We haven't even seen Star Wars: The Force Awakens but we (as in: humanity) don't need to in order to know that BB-8 is the break-out star. This soccer ball that thinks it is a robot is a masterpiece of evocative design that instantly evokes a galaxy far, far away. You see BB-8, even if only in silhouette, and you immediately think Star Wars. Rey and Finn and Poe's little pal is a hint of the continuing universe that will unfold with The Force Awakens, and a promise to fans that the filmmakers of the new films have a deep understanding of what makes Star Wars fun and mythic.

Peter Travers of Rolling Stone wrote that "no one can steal a scene from BB-8". The Hollywood Reporters Todd McCarthy explained that the droid "serves as a welcome robot reboot from the sidelined (but hardly vanquished) R2-D2", and Emmet Asher-Perrin of Tor.com described BB-8 as "the perfect hybrid of R2-D2 and WALL-E". Entertainment Weeklys Chris Nashawaty called BB-8 "that rolling gyroscopic weeble that, if possible, may out-cute R2-D2". Ann Hornaday wrote in The Washington Post that "BB-8, a roly-poly little WALL-E of a creature, rolls, beeps and blinks with such puppy-ish charisma that R2-D2 and C-3PO might want to call their agents to make sure they're in the next installment. Stephanie Zacharek of Time also praised BB-8:

Abrams and his team of designers and technicians introduce a new star ... A roly-poly cueball with a surprisingly expressive half-dome for a head—and a vocabulary of squeaks and squiggles that are more eloquent than mere words—BB-8 is both modernist and old-fashioned at once, a marvelous creation that could have sprung from the imagination of Jules Verne.

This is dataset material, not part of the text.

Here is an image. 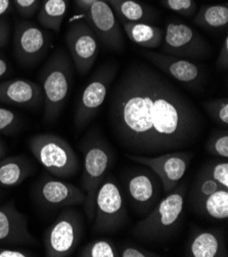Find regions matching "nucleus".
<instances>
[{"instance_id": "f257e3e1", "label": "nucleus", "mask_w": 228, "mask_h": 257, "mask_svg": "<svg viewBox=\"0 0 228 257\" xmlns=\"http://www.w3.org/2000/svg\"><path fill=\"white\" fill-rule=\"evenodd\" d=\"M109 118L121 148L139 156L188 148L204 127L192 102L163 75L140 63L128 66L116 82Z\"/></svg>"}, {"instance_id": "f03ea898", "label": "nucleus", "mask_w": 228, "mask_h": 257, "mask_svg": "<svg viewBox=\"0 0 228 257\" xmlns=\"http://www.w3.org/2000/svg\"><path fill=\"white\" fill-rule=\"evenodd\" d=\"M73 62L64 49L50 57L40 73L43 95V119L55 122L61 115L73 81Z\"/></svg>"}, {"instance_id": "7ed1b4c3", "label": "nucleus", "mask_w": 228, "mask_h": 257, "mask_svg": "<svg viewBox=\"0 0 228 257\" xmlns=\"http://www.w3.org/2000/svg\"><path fill=\"white\" fill-rule=\"evenodd\" d=\"M185 187L174 189L154 210L132 228V235L142 242H164L173 235L184 208Z\"/></svg>"}, {"instance_id": "20e7f679", "label": "nucleus", "mask_w": 228, "mask_h": 257, "mask_svg": "<svg viewBox=\"0 0 228 257\" xmlns=\"http://www.w3.org/2000/svg\"><path fill=\"white\" fill-rule=\"evenodd\" d=\"M35 159L45 170L58 178H69L78 173L79 160L70 144L52 134H39L29 141Z\"/></svg>"}, {"instance_id": "39448f33", "label": "nucleus", "mask_w": 228, "mask_h": 257, "mask_svg": "<svg viewBox=\"0 0 228 257\" xmlns=\"http://www.w3.org/2000/svg\"><path fill=\"white\" fill-rule=\"evenodd\" d=\"M82 151L84 153V169L81 178V189L85 193L84 210L89 222L95 214V199L97 191L105 181L114 156L106 142L100 139L88 140Z\"/></svg>"}, {"instance_id": "423d86ee", "label": "nucleus", "mask_w": 228, "mask_h": 257, "mask_svg": "<svg viewBox=\"0 0 228 257\" xmlns=\"http://www.w3.org/2000/svg\"><path fill=\"white\" fill-rule=\"evenodd\" d=\"M84 233L83 217L68 207L49 225L43 237L45 256L68 257L79 245Z\"/></svg>"}, {"instance_id": "0eeeda50", "label": "nucleus", "mask_w": 228, "mask_h": 257, "mask_svg": "<svg viewBox=\"0 0 228 257\" xmlns=\"http://www.w3.org/2000/svg\"><path fill=\"white\" fill-rule=\"evenodd\" d=\"M128 214L122 193L112 177L100 185L95 199L92 230L95 234L116 233L127 221Z\"/></svg>"}, {"instance_id": "6e6552de", "label": "nucleus", "mask_w": 228, "mask_h": 257, "mask_svg": "<svg viewBox=\"0 0 228 257\" xmlns=\"http://www.w3.org/2000/svg\"><path fill=\"white\" fill-rule=\"evenodd\" d=\"M161 53L186 60H204L211 54L209 43L190 26L169 22L161 44Z\"/></svg>"}, {"instance_id": "1a4fd4ad", "label": "nucleus", "mask_w": 228, "mask_h": 257, "mask_svg": "<svg viewBox=\"0 0 228 257\" xmlns=\"http://www.w3.org/2000/svg\"><path fill=\"white\" fill-rule=\"evenodd\" d=\"M116 67L104 66L93 75L84 88L74 115V124L78 132L84 130L103 106L116 77Z\"/></svg>"}, {"instance_id": "9d476101", "label": "nucleus", "mask_w": 228, "mask_h": 257, "mask_svg": "<svg viewBox=\"0 0 228 257\" xmlns=\"http://www.w3.org/2000/svg\"><path fill=\"white\" fill-rule=\"evenodd\" d=\"M126 157L150 168L151 171L159 176L165 193L169 194L177 187L187 171L192 159V154L189 152L174 151L155 156H139L126 153Z\"/></svg>"}, {"instance_id": "9b49d317", "label": "nucleus", "mask_w": 228, "mask_h": 257, "mask_svg": "<svg viewBox=\"0 0 228 257\" xmlns=\"http://www.w3.org/2000/svg\"><path fill=\"white\" fill-rule=\"evenodd\" d=\"M66 42L76 71L81 76L87 75L99 51L95 33L84 20H76L66 33Z\"/></svg>"}, {"instance_id": "f8f14e48", "label": "nucleus", "mask_w": 228, "mask_h": 257, "mask_svg": "<svg viewBox=\"0 0 228 257\" xmlns=\"http://www.w3.org/2000/svg\"><path fill=\"white\" fill-rule=\"evenodd\" d=\"M35 201L49 209L68 208L84 204L85 193L70 183L61 181L52 174H43L34 186Z\"/></svg>"}, {"instance_id": "ddd939ff", "label": "nucleus", "mask_w": 228, "mask_h": 257, "mask_svg": "<svg viewBox=\"0 0 228 257\" xmlns=\"http://www.w3.org/2000/svg\"><path fill=\"white\" fill-rule=\"evenodd\" d=\"M50 46V37L46 31L34 23L22 21L16 25L14 33V51L17 60L24 67L38 64Z\"/></svg>"}, {"instance_id": "4468645a", "label": "nucleus", "mask_w": 228, "mask_h": 257, "mask_svg": "<svg viewBox=\"0 0 228 257\" xmlns=\"http://www.w3.org/2000/svg\"><path fill=\"white\" fill-rule=\"evenodd\" d=\"M83 20L90 26L97 39L103 42L106 47L118 53L123 50V32L109 4L98 0L84 13Z\"/></svg>"}, {"instance_id": "2eb2a0df", "label": "nucleus", "mask_w": 228, "mask_h": 257, "mask_svg": "<svg viewBox=\"0 0 228 257\" xmlns=\"http://www.w3.org/2000/svg\"><path fill=\"white\" fill-rule=\"evenodd\" d=\"M0 245H38L37 239L29 230L27 216L17 209L14 200L0 205Z\"/></svg>"}, {"instance_id": "dca6fc26", "label": "nucleus", "mask_w": 228, "mask_h": 257, "mask_svg": "<svg viewBox=\"0 0 228 257\" xmlns=\"http://www.w3.org/2000/svg\"><path fill=\"white\" fill-rule=\"evenodd\" d=\"M142 56L156 68L181 83L197 85L202 78L200 68L189 60L153 50L142 51Z\"/></svg>"}, {"instance_id": "f3484780", "label": "nucleus", "mask_w": 228, "mask_h": 257, "mask_svg": "<svg viewBox=\"0 0 228 257\" xmlns=\"http://www.w3.org/2000/svg\"><path fill=\"white\" fill-rule=\"evenodd\" d=\"M0 102L22 108H38L43 105L41 85L27 79L0 82Z\"/></svg>"}, {"instance_id": "a211bd4d", "label": "nucleus", "mask_w": 228, "mask_h": 257, "mask_svg": "<svg viewBox=\"0 0 228 257\" xmlns=\"http://www.w3.org/2000/svg\"><path fill=\"white\" fill-rule=\"evenodd\" d=\"M185 254L189 257L227 256L223 233L217 228L196 229L187 244Z\"/></svg>"}, {"instance_id": "6ab92c4d", "label": "nucleus", "mask_w": 228, "mask_h": 257, "mask_svg": "<svg viewBox=\"0 0 228 257\" xmlns=\"http://www.w3.org/2000/svg\"><path fill=\"white\" fill-rule=\"evenodd\" d=\"M36 165L25 155L0 159V186L12 188L21 185L36 172Z\"/></svg>"}, {"instance_id": "aec40b11", "label": "nucleus", "mask_w": 228, "mask_h": 257, "mask_svg": "<svg viewBox=\"0 0 228 257\" xmlns=\"http://www.w3.org/2000/svg\"><path fill=\"white\" fill-rule=\"evenodd\" d=\"M127 191L134 206L141 210L150 208L158 199V186L155 179L146 173L132 175L127 183Z\"/></svg>"}, {"instance_id": "412c9836", "label": "nucleus", "mask_w": 228, "mask_h": 257, "mask_svg": "<svg viewBox=\"0 0 228 257\" xmlns=\"http://www.w3.org/2000/svg\"><path fill=\"white\" fill-rule=\"evenodd\" d=\"M126 35L135 44L155 49L160 47L163 42L164 31L150 23H132L122 22Z\"/></svg>"}, {"instance_id": "4be33fe9", "label": "nucleus", "mask_w": 228, "mask_h": 257, "mask_svg": "<svg viewBox=\"0 0 228 257\" xmlns=\"http://www.w3.org/2000/svg\"><path fill=\"white\" fill-rule=\"evenodd\" d=\"M110 6L121 22L150 23L156 20L155 10L136 0H113Z\"/></svg>"}, {"instance_id": "5701e85b", "label": "nucleus", "mask_w": 228, "mask_h": 257, "mask_svg": "<svg viewBox=\"0 0 228 257\" xmlns=\"http://www.w3.org/2000/svg\"><path fill=\"white\" fill-rule=\"evenodd\" d=\"M69 4L70 0H42L37 12V20L42 28L59 33Z\"/></svg>"}, {"instance_id": "b1692460", "label": "nucleus", "mask_w": 228, "mask_h": 257, "mask_svg": "<svg viewBox=\"0 0 228 257\" xmlns=\"http://www.w3.org/2000/svg\"><path fill=\"white\" fill-rule=\"evenodd\" d=\"M199 27L210 30H221L228 25V5L202 6L193 19Z\"/></svg>"}, {"instance_id": "393cba45", "label": "nucleus", "mask_w": 228, "mask_h": 257, "mask_svg": "<svg viewBox=\"0 0 228 257\" xmlns=\"http://www.w3.org/2000/svg\"><path fill=\"white\" fill-rule=\"evenodd\" d=\"M199 213L213 219H227L228 217V189L221 188L194 204Z\"/></svg>"}, {"instance_id": "a878e982", "label": "nucleus", "mask_w": 228, "mask_h": 257, "mask_svg": "<svg viewBox=\"0 0 228 257\" xmlns=\"http://www.w3.org/2000/svg\"><path fill=\"white\" fill-rule=\"evenodd\" d=\"M78 255L81 257H119V252L111 240L97 239L82 247Z\"/></svg>"}, {"instance_id": "bb28decb", "label": "nucleus", "mask_w": 228, "mask_h": 257, "mask_svg": "<svg viewBox=\"0 0 228 257\" xmlns=\"http://www.w3.org/2000/svg\"><path fill=\"white\" fill-rule=\"evenodd\" d=\"M221 188L223 187L218 185L213 178H211L208 174H206L201 170L199 174L196 176L195 182L192 187L191 198H192L193 204H196L201 199H204L205 197L211 195L212 193L216 192Z\"/></svg>"}, {"instance_id": "cd10ccee", "label": "nucleus", "mask_w": 228, "mask_h": 257, "mask_svg": "<svg viewBox=\"0 0 228 257\" xmlns=\"http://www.w3.org/2000/svg\"><path fill=\"white\" fill-rule=\"evenodd\" d=\"M202 107L206 110L210 118L220 127L228 126V100L227 98H216L202 102Z\"/></svg>"}, {"instance_id": "c85d7f7f", "label": "nucleus", "mask_w": 228, "mask_h": 257, "mask_svg": "<svg viewBox=\"0 0 228 257\" xmlns=\"http://www.w3.org/2000/svg\"><path fill=\"white\" fill-rule=\"evenodd\" d=\"M206 150L212 156L228 158V133L226 130L214 132L208 139Z\"/></svg>"}, {"instance_id": "c756f323", "label": "nucleus", "mask_w": 228, "mask_h": 257, "mask_svg": "<svg viewBox=\"0 0 228 257\" xmlns=\"http://www.w3.org/2000/svg\"><path fill=\"white\" fill-rule=\"evenodd\" d=\"M22 126L21 118L14 111L0 107V134L15 135Z\"/></svg>"}, {"instance_id": "7c9ffc66", "label": "nucleus", "mask_w": 228, "mask_h": 257, "mask_svg": "<svg viewBox=\"0 0 228 257\" xmlns=\"http://www.w3.org/2000/svg\"><path fill=\"white\" fill-rule=\"evenodd\" d=\"M206 174L220 185L221 187L228 189V162L227 159L216 161L208 164L202 169Z\"/></svg>"}, {"instance_id": "2f4dec72", "label": "nucleus", "mask_w": 228, "mask_h": 257, "mask_svg": "<svg viewBox=\"0 0 228 257\" xmlns=\"http://www.w3.org/2000/svg\"><path fill=\"white\" fill-rule=\"evenodd\" d=\"M164 7L183 17H192L196 12L195 0H162Z\"/></svg>"}, {"instance_id": "473e14b6", "label": "nucleus", "mask_w": 228, "mask_h": 257, "mask_svg": "<svg viewBox=\"0 0 228 257\" xmlns=\"http://www.w3.org/2000/svg\"><path fill=\"white\" fill-rule=\"evenodd\" d=\"M12 2L17 12L26 19H30L36 15L41 4V0H12Z\"/></svg>"}, {"instance_id": "72a5a7b5", "label": "nucleus", "mask_w": 228, "mask_h": 257, "mask_svg": "<svg viewBox=\"0 0 228 257\" xmlns=\"http://www.w3.org/2000/svg\"><path fill=\"white\" fill-rule=\"evenodd\" d=\"M119 257H158V253L140 248L136 245H123L118 248Z\"/></svg>"}, {"instance_id": "f704fd0d", "label": "nucleus", "mask_w": 228, "mask_h": 257, "mask_svg": "<svg viewBox=\"0 0 228 257\" xmlns=\"http://www.w3.org/2000/svg\"><path fill=\"white\" fill-rule=\"evenodd\" d=\"M16 246H6L0 245V257H32L35 256L31 251L22 249V248H14Z\"/></svg>"}, {"instance_id": "c9c22d12", "label": "nucleus", "mask_w": 228, "mask_h": 257, "mask_svg": "<svg viewBox=\"0 0 228 257\" xmlns=\"http://www.w3.org/2000/svg\"><path fill=\"white\" fill-rule=\"evenodd\" d=\"M216 66L219 70L228 69V36H225L222 46L220 48V53L217 58Z\"/></svg>"}, {"instance_id": "e433bc0d", "label": "nucleus", "mask_w": 228, "mask_h": 257, "mask_svg": "<svg viewBox=\"0 0 228 257\" xmlns=\"http://www.w3.org/2000/svg\"><path fill=\"white\" fill-rule=\"evenodd\" d=\"M10 33H11V27L10 24L7 20L0 18V48L5 47L10 38Z\"/></svg>"}, {"instance_id": "4c0bfd02", "label": "nucleus", "mask_w": 228, "mask_h": 257, "mask_svg": "<svg viewBox=\"0 0 228 257\" xmlns=\"http://www.w3.org/2000/svg\"><path fill=\"white\" fill-rule=\"evenodd\" d=\"M13 9L12 0H0V18L6 16Z\"/></svg>"}, {"instance_id": "58836bf2", "label": "nucleus", "mask_w": 228, "mask_h": 257, "mask_svg": "<svg viewBox=\"0 0 228 257\" xmlns=\"http://www.w3.org/2000/svg\"><path fill=\"white\" fill-rule=\"evenodd\" d=\"M96 2H98V0H75V4L80 11L85 13Z\"/></svg>"}, {"instance_id": "ea45409f", "label": "nucleus", "mask_w": 228, "mask_h": 257, "mask_svg": "<svg viewBox=\"0 0 228 257\" xmlns=\"http://www.w3.org/2000/svg\"><path fill=\"white\" fill-rule=\"evenodd\" d=\"M9 69H10V66L7 60L3 57H0V79L7 75V73L9 72Z\"/></svg>"}, {"instance_id": "a19ab883", "label": "nucleus", "mask_w": 228, "mask_h": 257, "mask_svg": "<svg viewBox=\"0 0 228 257\" xmlns=\"http://www.w3.org/2000/svg\"><path fill=\"white\" fill-rule=\"evenodd\" d=\"M6 153H7V147H6L5 143L0 140V159L5 157Z\"/></svg>"}, {"instance_id": "79ce46f5", "label": "nucleus", "mask_w": 228, "mask_h": 257, "mask_svg": "<svg viewBox=\"0 0 228 257\" xmlns=\"http://www.w3.org/2000/svg\"><path fill=\"white\" fill-rule=\"evenodd\" d=\"M103 2H105V3H107V4L110 5V4L113 2V0H103Z\"/></svg>"}, {"instance_id": "37998d69", "label": "nucleus", "mask_w": 228, "mask_h": 257, "mask_svg": "<svg viewBox=\"0 0 228 257\" xmlns=\"http://www.w3.org/2000/svg\"><path fill=\"white\" fill-rule=\"evenodd\" d=\"M2 197H3V191L0 190V198H2Z\"/></svg>"}]
</instances>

BB-8 appeared with several other Force Awakens characters on the December 2015 cover of Rolling Stone, and alone on the cover of the December 18, 2015 issue of The Hollywood Reporter. The droid was also featured alone on one of two alternate covers of the December 14, 2015, issue of Time (the other cover featuring R2-D2). This was the first time the magazine has offered two covers for editions worldwide. The Time cover photographer, Marco Grob, said, "The moment you meet BB-8, you almost build some form of weird human connection. It has this really cute way of looking at you."

The Force Awakens received seven Visual Effects Society Award nominations, including one for Outstanding Models in a Photoreal or Animated Project for BB-8.